Stored data entries:
*** Block opens ***

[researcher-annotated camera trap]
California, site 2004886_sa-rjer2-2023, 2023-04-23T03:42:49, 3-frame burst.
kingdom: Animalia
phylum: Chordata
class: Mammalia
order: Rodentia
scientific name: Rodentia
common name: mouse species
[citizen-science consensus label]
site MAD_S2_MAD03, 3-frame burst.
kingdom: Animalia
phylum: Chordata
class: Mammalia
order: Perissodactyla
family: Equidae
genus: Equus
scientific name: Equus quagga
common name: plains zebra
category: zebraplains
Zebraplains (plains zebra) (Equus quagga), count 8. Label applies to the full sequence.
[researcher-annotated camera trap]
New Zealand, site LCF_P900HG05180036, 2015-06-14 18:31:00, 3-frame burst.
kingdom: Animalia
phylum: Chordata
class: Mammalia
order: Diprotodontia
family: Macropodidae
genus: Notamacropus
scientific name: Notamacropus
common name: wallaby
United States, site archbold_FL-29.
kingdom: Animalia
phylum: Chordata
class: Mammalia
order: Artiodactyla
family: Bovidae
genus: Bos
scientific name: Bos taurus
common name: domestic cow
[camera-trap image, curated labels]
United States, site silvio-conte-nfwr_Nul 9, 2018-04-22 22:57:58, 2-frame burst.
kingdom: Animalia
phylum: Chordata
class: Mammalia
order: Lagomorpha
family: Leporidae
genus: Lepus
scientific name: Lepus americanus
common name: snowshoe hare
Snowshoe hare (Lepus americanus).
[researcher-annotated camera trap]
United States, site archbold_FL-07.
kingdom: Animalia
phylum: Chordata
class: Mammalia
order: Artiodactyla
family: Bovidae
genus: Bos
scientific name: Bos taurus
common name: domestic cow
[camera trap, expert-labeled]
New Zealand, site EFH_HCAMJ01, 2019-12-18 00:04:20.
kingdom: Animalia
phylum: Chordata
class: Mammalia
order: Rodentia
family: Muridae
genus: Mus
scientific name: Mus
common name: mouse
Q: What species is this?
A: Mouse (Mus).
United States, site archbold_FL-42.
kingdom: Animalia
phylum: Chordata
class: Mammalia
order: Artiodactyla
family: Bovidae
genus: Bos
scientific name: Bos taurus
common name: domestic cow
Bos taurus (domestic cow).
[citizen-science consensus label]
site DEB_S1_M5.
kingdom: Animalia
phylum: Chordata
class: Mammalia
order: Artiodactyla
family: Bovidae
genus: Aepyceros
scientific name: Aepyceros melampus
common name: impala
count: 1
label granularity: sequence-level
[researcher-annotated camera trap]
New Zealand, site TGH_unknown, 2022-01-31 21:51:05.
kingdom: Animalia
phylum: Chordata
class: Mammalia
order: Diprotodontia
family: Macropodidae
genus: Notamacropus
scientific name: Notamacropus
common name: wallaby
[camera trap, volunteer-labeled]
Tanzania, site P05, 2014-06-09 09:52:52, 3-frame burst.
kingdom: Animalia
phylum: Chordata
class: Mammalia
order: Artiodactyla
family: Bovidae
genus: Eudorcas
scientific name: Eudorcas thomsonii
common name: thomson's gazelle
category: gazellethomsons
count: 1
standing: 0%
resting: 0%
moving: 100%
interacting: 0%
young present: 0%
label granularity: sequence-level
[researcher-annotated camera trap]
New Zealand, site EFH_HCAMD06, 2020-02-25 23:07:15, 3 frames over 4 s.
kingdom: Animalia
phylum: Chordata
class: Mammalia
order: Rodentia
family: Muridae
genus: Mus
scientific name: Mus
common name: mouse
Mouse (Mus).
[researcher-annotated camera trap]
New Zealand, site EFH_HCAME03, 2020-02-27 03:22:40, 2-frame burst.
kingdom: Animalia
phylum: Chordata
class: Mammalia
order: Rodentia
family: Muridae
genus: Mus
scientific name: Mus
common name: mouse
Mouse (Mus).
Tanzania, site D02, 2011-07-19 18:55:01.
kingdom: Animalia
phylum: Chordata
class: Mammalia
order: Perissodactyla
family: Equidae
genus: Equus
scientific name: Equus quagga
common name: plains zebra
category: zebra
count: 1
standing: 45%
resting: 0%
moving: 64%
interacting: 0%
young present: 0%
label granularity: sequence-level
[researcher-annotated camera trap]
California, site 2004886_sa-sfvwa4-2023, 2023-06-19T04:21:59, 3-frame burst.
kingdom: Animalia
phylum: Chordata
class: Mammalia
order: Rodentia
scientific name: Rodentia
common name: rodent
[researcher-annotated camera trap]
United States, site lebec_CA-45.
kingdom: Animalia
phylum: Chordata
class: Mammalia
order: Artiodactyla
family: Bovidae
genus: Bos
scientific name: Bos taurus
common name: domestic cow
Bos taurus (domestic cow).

*** Block closes ***

▶ _Goal of the exercise_
Count each line of the entries that holds the word "burst", then state the total and nothing more.

▶ _Answer space_
7